> **DO THIS**
In the fund reorganization letter below, why does COMMENT 2 ask for the first and third bullets under "How will the Reorganizations affect my investment?" to be combined or aligned? Explain in one to three sentences.

Please amend this statement so that it accurately reflects how the PNC Funds and Federated Funds compare.
RESPONSE:
The Registrant will edit the referenced bullet point and add a new bullet point as shown below.
· | Federated Investors, Inc. and its various subsidiaries, the advisers to the Federated Funds (each a “Federated Funds Adviser”), believe that the investment objectives, policies, risks and limitations of each PNC Fund and its corresponding surviving Federated Fund are generally substantially similar when compared to the PNC Funds |
· | Federated Investors, Inc. and the Federated Funds Adviser believe that the Federated Funds have competitive expense ratios, with shareholder fees anticipated to decrease in certain instances, notwithstanding increases in certain other instances. The Federated Funds generally have outperformed their corresponding PNC Funds for the 1-, 5- and 10-year periods ended December 31, 2018, although the PNC Funds have outperformed the Federated Funds in certain annual periods. Shareholders should carefully review the “COMPARATIVE FEE TABLES” and “COMPARISON OF POTENTIAL RISKS AND REWARDS; PERFORMANCE INFORMATION” sections of the Prospectus/Proxy Statement to evaluate the fees and performance records of the Funds for each proposed Reorganization. |
COMMENT 2: Under “How will the Reorganizations affect my investment?”, please consider combining or aligning the first and third bullets so that it is clear to an investor that, while the reorganizations are tax-free, the distributions, if any, made by each PNC Fund prior to each reorganization will be taxable.
RESPONSE:
The Registrant will combine the referenced bullet points as shown below.
· | Each Reorganization is expected to be a tax-free reorganization at the Fund-level under the Internal Revenue Code of 1986, as amended. However, each PNC Fund will distribute any undistributed income and realized capital gains accumulated prior to the Reorganization to its shareholders. These distributions, if any, will be taxable to an individual investor. |
COMMENT 3: In the fourth bullet under “How will the Reorganizations affect my investment?”, please indicate that there won’t be a sales charge on the exchange of shares as part of the transaction.

> **DATA**

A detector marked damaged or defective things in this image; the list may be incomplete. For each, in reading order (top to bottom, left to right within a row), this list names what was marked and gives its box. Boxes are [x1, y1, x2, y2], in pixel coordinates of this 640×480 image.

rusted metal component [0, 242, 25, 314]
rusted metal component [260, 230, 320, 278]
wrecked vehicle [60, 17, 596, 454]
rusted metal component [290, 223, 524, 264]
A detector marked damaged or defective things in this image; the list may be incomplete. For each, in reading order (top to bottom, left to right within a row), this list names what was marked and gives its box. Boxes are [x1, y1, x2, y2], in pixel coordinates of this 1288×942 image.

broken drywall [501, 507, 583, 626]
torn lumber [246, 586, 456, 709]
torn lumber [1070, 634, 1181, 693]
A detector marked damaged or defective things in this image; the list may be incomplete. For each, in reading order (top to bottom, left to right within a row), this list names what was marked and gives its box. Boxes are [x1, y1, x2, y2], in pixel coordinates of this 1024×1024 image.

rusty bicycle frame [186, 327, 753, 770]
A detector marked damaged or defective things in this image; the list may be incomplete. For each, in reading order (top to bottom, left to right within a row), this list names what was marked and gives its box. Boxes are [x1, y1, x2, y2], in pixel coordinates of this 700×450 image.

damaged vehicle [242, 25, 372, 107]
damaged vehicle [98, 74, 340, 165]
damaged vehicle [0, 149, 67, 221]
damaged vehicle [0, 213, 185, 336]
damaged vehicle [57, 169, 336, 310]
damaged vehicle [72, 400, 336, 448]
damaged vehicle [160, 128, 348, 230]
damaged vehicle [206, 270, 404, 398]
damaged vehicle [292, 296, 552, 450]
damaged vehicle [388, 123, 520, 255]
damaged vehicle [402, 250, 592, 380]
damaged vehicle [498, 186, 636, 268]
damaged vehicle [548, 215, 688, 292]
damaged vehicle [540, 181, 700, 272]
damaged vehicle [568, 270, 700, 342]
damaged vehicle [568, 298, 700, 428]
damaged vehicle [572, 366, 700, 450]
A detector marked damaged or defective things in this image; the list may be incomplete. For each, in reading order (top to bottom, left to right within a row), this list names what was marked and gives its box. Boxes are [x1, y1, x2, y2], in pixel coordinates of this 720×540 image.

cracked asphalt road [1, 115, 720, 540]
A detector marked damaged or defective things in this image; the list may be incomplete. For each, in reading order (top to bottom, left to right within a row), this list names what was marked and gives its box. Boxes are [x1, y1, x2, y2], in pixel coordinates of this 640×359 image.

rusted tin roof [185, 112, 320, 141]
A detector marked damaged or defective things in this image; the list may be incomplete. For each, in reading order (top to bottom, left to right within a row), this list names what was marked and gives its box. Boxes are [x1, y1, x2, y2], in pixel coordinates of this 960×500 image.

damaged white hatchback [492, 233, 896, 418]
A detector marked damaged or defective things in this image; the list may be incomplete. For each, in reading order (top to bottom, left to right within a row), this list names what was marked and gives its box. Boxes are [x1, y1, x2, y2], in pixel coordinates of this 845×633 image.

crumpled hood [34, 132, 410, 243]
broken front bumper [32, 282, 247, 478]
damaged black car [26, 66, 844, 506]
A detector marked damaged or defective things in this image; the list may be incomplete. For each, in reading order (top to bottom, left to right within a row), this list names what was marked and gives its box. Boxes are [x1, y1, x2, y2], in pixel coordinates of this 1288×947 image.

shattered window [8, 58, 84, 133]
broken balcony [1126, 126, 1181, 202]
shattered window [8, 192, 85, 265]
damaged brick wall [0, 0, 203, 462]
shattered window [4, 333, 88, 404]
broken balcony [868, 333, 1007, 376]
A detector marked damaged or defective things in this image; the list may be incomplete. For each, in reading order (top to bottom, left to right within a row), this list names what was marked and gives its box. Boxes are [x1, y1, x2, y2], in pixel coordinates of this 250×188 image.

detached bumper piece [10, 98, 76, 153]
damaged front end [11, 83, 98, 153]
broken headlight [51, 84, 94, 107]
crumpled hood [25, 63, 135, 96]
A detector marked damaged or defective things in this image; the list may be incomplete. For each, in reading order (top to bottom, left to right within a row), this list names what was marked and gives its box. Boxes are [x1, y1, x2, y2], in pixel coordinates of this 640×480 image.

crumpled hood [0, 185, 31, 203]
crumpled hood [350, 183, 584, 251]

> **SOLUTION BELOW**
The change is meant to show investors that the reorganizations are tax-free, but any distributions each PNC Fund makes before its reorganization will be taxable. The combined bullet says each PNC Fund will pay its shareholders any undistributed income and realized capital gains built up before the Reorganization. Those distributions will be taxable to an individual investor.